Когда я во второй раз подошла к нашему дому, парадная была открыта, но бюро пропусков еще не работало. Да и рано еще было для писем. Я прошла мимо швейцара, если не как всегда, вприпрыжку или бегом, то и без чувства униженности, громко, на весь вестибюль сказав: «Здравствуйте». Мне показалось, что на мое приветствие, похожее на окрик, он кивнул головой с явным выражением сочувствия. Наша дверь была замкнута. Я тихо постучала. Мне открыла Монаха. Она была одета, и голова повязана черным платком. Значит, собирается выйти. Так рано? Монаха шепотом сказала: «Потише, кажется, мама спит». — «А папа?» Она покачала головой: «Не приходил твой папа. Не приходил. А я на дачу. Как эти ушли, так мама сказала, чтобы я с утра привезла Татьяну Матвеевну и Игоря». Она, как все няни, Егорку называла Игорем, да и многие другие стали его так называть в школе и в доме. Она вытащила два чемодана из-под тахты и, стоя посреди передней, вытирала с них пыль. «А когда ушли они?» — «Да уж часа два или побольше. Мама после них все бегала, бегала по комнате, взад-вперед, взад-вперед. А потом вышла ко мне и сказала, чтобы я пораньше на дачу ехала, а то, не дай Бог, к ним заявятся. А ты что так рано вернулась от тетушки? Не спалось? Да, уж тут не заснешь». Она не дождалась моего ответа, и мне не пришлось начинать день с вранья. Чувство, что я меченая, заразная и это стыдно, прошло.
Монаха ушла. Я вошла в столовую. Чисто. Пол блестит. Тюль у окна шевелится. Шахматы стоят в той же позиции, что позавчера вечером. Их двигать никому не разрешается. Если папа не складывал их в ящик — значит, он додумывает. Я посмотрела на дверь маминой комнаты. Папы нет! Мама спит! Вопрос, кто арестован, можно уже себе не задавать. Но спит ли она? Я открыла дверь так, что она не скрипнула. И встретилась взглядом с широко открытыми мамиными глазами. Она лежала на боку... В той же рубашке и юбке. На одеяле. Такая же бледная. как вчера вечером. Необъяснимо откуда, но я знала, что она «глаз не сомкнула». Это стандартное словосочетание оказалось самым точным. Именно так были раскрыты ее глаза. И опять она как-то удержала от того, чтобы дать мне к ней приблизиться. Она прикрыла глаза и спросила: «Батаня и Егорка приехали?» Я поняла, что она не знает, который сейчас час, не знает, сколько прошло времени. — «Нет». — «Тогда я полежу. Ты иди», — сказала она, не открывая глаз. Я вышла. Пошла в свою комнату. Взяла с сундука одеяло. Вернулась. Она уже лежала лицом к стене, открытыми глазами уставясь в нее. Я ее закрыла. Она ничего не сказала. Я опять ушла к себе. Подошла к кровати. Ткнулась головой в подушку. Внезапно ощутила, что я очень устала.

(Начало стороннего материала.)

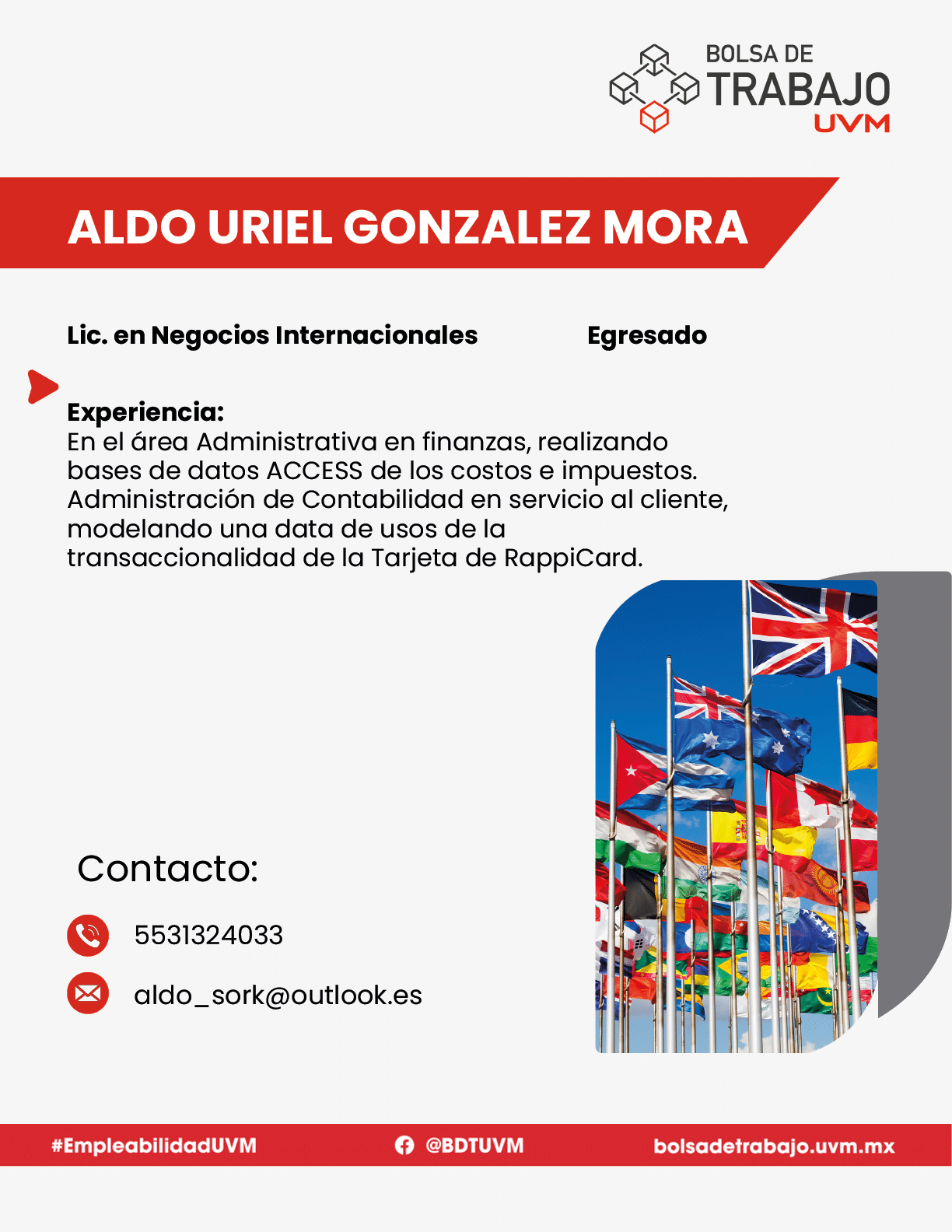 BOLSA DE
TRABAJO
UVM

ALDO URIEL GONZALEZ MORA

Lic. en Negocios Internacionales Egresado

Experiencia:
En el área Administrativa en finanzas, realizando bases de datos ACCESS de los costos e impuestos. Administración de Contabilidad en servicio al cliente, modelando una data de usos de la transaccionalidad de la Tarjeta de RappiCard.

Contacto:

5531324033

aldo_sork@outlook.es

#EmpleabilidadUVM @BDTUVM bolsadetrabajo.uvm.mx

Я проснулась от стука в дверь. Выскочила в переднюю. За дверью стояла девушка, которая обычно помогает в бюро пропусков. С горой газет в руках. «Если выписываете — то и брать надо вовремя. Лень сходить, что ли?» — резко бросила она мне. — «А письмо?» — «Нет вам писем. П-и-ш-у-у-т!» И пошла по коридору. Со мной в «Люксе» никто из служащих так не говорил раньше. И вообще никто. «А, вы так? — подумала я. — Так я тоже сумею хамить, еще похлеще сумею». И научилась почти сразу, сама поражаясь своему голосу, интонации, словечкам. Только иногда пугалась, что же это со мной, что скажет Батаня? И Батаня однажды, году в сороковом, когда я кого-то облаяла на ленинградской коммунальной кухне, сказала: «Одни защищены породой, другие защищаются хамством. У тебя породы не хватает». Она не поощряла меня, но и не осуждала. Она не была непротивленкой. А ей породы хватало, даже с избытком.
Я заглянула к маме. Она все лежала лицом к стене и сказала одно только слово: «Уйди». Теперь я поняла, что она боится говорить со мной. Не знает, что сказать. Может, ищет какие-то объяснения — не для себя, для нас. Ох, какая же она глупая и как мне ее жалко. Себя, Егорку — всех жалко. Про папу даже думать невозможно, так жалко. Но маму жалко больше всех. Глупая. Глупая. Ведь ничего объяснять не надо. Что тут можно объяснить. У всех так. Ну, не у всех, так у многих. А у других будет завтра. Нет, она хочет понять и чтобы мы поняли, потому что она партийная. Ну и что ж, что партийная? Что же теперь делать, ведь не стать же ей беспартийной? А объяснять ничего не надо. Я их ненавижу. Ух, как ненавижу. Кого? Белоглазого.
Безглазого. Ну, может, девушку с газетой. Дальше мое воображение не шло. Даже к тем трем, что вчера были с Белоглазым и Безглазым, никакой ненависти я не испытывала.